What’s interesting though is the reaction of a supposedly impartial civil service. The DWP press office in particular has previous form on the politicisation of its communications and especially in its use of Twitter. The main content of these tweets from Tuesday is factual enough but look at the hashtag used:
Compare that with the final impact assessment of ‘social sector under-occupation’ from June 2012, which does not mention ‘spare room subsidy’ (or ‘bedroom tax’). Press releases issued as the Welfare Reform Bill also used the neutral term ‘social sector size criteria’ until the run-up to implementation on 1 April. Even in late January, DWP tweets were referring to the ‘so-called bedroom tax’. However, from the end of February onwards, DWP communications have routinely used ‘spare room subsidy’ instead. This statement on Tuesday’s court case is a classic example but the same politicised language is also used in other website content including this ‘fact sheet’.
Among the various codes on civil service behaviour, the one that I can find that covers the behaviour of press officers in most detail is the Propriety Guidance produced by the Cabinet Office.

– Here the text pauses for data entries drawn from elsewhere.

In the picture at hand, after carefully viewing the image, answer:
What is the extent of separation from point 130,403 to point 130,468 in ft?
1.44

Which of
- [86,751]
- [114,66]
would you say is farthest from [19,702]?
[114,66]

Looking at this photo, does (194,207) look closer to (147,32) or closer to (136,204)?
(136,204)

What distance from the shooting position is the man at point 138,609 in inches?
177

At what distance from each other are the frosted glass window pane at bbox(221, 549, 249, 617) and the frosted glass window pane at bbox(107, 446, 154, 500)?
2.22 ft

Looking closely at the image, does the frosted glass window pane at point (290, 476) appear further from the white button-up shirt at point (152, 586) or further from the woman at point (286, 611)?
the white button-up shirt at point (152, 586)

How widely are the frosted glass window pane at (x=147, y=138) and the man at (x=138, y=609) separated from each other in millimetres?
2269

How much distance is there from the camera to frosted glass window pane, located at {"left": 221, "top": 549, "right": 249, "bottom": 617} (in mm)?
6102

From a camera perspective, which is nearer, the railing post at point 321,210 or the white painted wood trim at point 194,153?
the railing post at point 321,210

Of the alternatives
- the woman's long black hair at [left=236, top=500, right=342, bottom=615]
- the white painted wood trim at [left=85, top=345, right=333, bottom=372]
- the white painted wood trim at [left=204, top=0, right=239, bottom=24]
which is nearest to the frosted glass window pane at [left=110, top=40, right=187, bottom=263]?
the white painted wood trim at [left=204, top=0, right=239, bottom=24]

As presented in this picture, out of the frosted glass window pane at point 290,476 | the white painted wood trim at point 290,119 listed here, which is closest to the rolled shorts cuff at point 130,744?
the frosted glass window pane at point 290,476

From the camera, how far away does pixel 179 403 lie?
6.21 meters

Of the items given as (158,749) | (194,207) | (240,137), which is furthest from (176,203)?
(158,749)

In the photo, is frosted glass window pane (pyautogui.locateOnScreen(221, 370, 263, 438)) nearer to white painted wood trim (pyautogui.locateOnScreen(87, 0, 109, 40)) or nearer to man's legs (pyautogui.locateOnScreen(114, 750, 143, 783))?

In ‘press office dos and don’ts’, press officers are told they that should ‘present, describe and justify the thinking behind the policies of the minister’ and ‘be ready to promote the policies of the department and the government as a whole’. However, they should not ‘justify or defend policies in party political terms’.
There are also four ‘government publicity conventions’. The second and third stipulate that government communications should be ‘objective and explanatory, not biased or polemical’ and ‘should not be – or liable to be – misrepresented as being party political’.
We live in a politicised world. The way that power operates makes complete impartiality impossible in the civil service as in the media. However, conventions like this and the BBC’s rules on impartiality exist for a reason. Language matters – whoever you are.